• Task prompt
Please copy out all of the items below word for word, line by line, with nothing changed.

• Records to process
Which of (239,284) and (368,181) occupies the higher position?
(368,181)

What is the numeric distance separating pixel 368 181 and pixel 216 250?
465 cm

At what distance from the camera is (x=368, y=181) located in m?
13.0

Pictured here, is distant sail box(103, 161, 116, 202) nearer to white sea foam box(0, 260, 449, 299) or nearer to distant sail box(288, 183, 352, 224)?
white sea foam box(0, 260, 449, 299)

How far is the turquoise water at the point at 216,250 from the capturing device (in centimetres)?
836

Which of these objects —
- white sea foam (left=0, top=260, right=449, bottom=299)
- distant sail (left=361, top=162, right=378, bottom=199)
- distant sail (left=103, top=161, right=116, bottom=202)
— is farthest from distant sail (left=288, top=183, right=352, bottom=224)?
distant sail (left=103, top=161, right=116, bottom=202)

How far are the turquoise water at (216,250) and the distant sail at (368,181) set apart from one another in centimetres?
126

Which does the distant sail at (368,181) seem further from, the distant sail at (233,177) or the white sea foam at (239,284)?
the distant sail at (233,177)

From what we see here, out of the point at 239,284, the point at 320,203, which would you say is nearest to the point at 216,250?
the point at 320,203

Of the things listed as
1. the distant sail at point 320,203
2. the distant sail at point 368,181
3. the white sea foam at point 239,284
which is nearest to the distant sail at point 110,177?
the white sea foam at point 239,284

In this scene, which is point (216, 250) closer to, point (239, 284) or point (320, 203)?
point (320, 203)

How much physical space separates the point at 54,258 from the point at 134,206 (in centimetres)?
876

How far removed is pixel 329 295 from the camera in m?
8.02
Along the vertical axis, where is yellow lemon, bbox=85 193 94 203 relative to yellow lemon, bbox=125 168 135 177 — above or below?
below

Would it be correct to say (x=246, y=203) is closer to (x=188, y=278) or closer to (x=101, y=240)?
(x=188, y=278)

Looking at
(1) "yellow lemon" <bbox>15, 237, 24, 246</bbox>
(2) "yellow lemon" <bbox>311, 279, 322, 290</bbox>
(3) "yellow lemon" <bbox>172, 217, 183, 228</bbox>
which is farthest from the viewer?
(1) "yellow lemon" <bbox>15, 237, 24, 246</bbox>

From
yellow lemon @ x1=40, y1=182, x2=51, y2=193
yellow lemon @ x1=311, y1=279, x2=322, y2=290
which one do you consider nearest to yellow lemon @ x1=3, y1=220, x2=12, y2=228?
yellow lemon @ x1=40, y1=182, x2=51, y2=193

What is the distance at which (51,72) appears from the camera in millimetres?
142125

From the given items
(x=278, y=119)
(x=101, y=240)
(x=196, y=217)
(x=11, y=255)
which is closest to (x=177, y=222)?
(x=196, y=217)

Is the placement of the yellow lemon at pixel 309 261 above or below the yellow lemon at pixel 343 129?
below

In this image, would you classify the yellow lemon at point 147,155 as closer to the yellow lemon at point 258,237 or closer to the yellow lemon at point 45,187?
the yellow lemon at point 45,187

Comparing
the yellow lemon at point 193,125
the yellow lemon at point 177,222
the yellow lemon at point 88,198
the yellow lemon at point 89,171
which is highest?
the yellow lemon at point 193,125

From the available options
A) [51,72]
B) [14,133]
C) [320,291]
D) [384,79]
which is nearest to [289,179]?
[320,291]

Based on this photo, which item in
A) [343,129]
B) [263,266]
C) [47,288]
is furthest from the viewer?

• Reply to the exercise
Which of (239,284) and (368,181) occupies the higher position?
(368,181)

What is the numeric distance separating pixel 368 181 and pixel 216 250?
465 cm

At what distance from the camera is (x=368, y=181) located in m?
13.0

Pictured here, is distant sail box(103, 161, 116, 202) nearer to white sea foam box(0, 260, 449, 299) or nearer to distant sail box(288, 183, 352, 224)?
white sea foam box(0, 260, 449, 299)

How far is the turquoise water at the point at 216,250 from the capturing device (in centimetres)?
836

Which of these objects —
- white sea foam (left=0, top=260, right=449, bottom=299)
- distant sail (left=361, top=162, right=378, bottom=199)
- distant sail (left=103, top=161, right=116, bottom=202)
— is farthest from distant sail (left=288, top=183, right=352, bottom=224)?
distant sail (left=103, top=161, right=116, bottom=202)

How far are the turquoise water at (216,250) and the distant sail at (368,181) set apart from one another in centimetres?
126

Which does the distant sail at (368,181) seem further from, the distant sail at (233,177) or the white sea foam at (239,284)?
the distant sail at (233,177)

From what we see here, out of the point at 239,284, the point at 320,203, which would you say is nearest to the point at 216,250?
the point at 320,203

Of the things listed as
1. the distant sail at point 320,203
2. the distant sail at point 368,181
3. the white sea foam at point 239,284
which is nearest to the distant sail at point 110,177?
the white sea foam at point 239,284

In this scene, which is point (216, 250) closer to, point (239, 284) or point (320, 203)?
point (320, 203)

How much physical space separates the point at 54,258 from the point at 134,206 (in centimetres)?
876

How far removed is pixel 329 295 from the camera in m?
8.02
Along the vertical axis, where is yellow lemon, bbox=85 193 94 203 relative to yellow lemon, bbox=125 168 135 177 — above or below?
below

Would it be correct to say (x=246, y=203) is closer to (x=188, y=278) or closer to (x=101, y=240)?
(x=188, y=278)

Looking at
(1) "yellow lemon" <bbox>15, 237, 24, 246</bbox>
(2) "yellow lemon" <bbox>311, 279, 322, 290</bbox>
(3) "yellow lemon" <bbox>172, 217, 183, 228</bbox>
which is farthest from the viewer?
(1) "yellow lemon" <bbox>15, 237, 24, 246</bbox>

From
yellow lemon @ x1=40, y1=182, x2=51, y2=193
yellow lemon @ x1=311, y1=279, x2=322, y2=290
which one do you consider nearest to yellow lemon @ x1=3, y1=220, x2=12, y2=228?
yellow lemon @ x1=40, y1=182, x2=51, y2=193

What is the distance at which (51,72) appears from the camera in millimetres?
142125

From the given items
(x=278, y=119)
(x=101, y=240)
(x=196, y=217)
(x=11, y=255)
which is closest to (x=177, y=222)?
(x=196, y=217)

Is the placement of the yellow lemon at pixel 309 261 above or below the yellow lemon at pixel 343 129?
below

In this image, would you classify the yellow lemon at point 147,155 as closer to the yellow lemon at point 258,237 or closer to the yellow lemon at point 45,187?
the yellow lemon at point 45,187

Comparing
the yellow lemon at point 193,125
the yellow lemon at point 177,222
the yellow lemon at point 88,198
the yellow lemon at point 89,171
which is highest?
the yellow lemon at point 193,125

From the available options
A) [51,72]
B) [14,133]
C) [320,291]
D) [384,79]
which is nearest to [289,179]?
[320,291]

Based on this photo, which item in
A) [343,129]
B) [263,266]
C) [47,288]
is furthest from the viewer?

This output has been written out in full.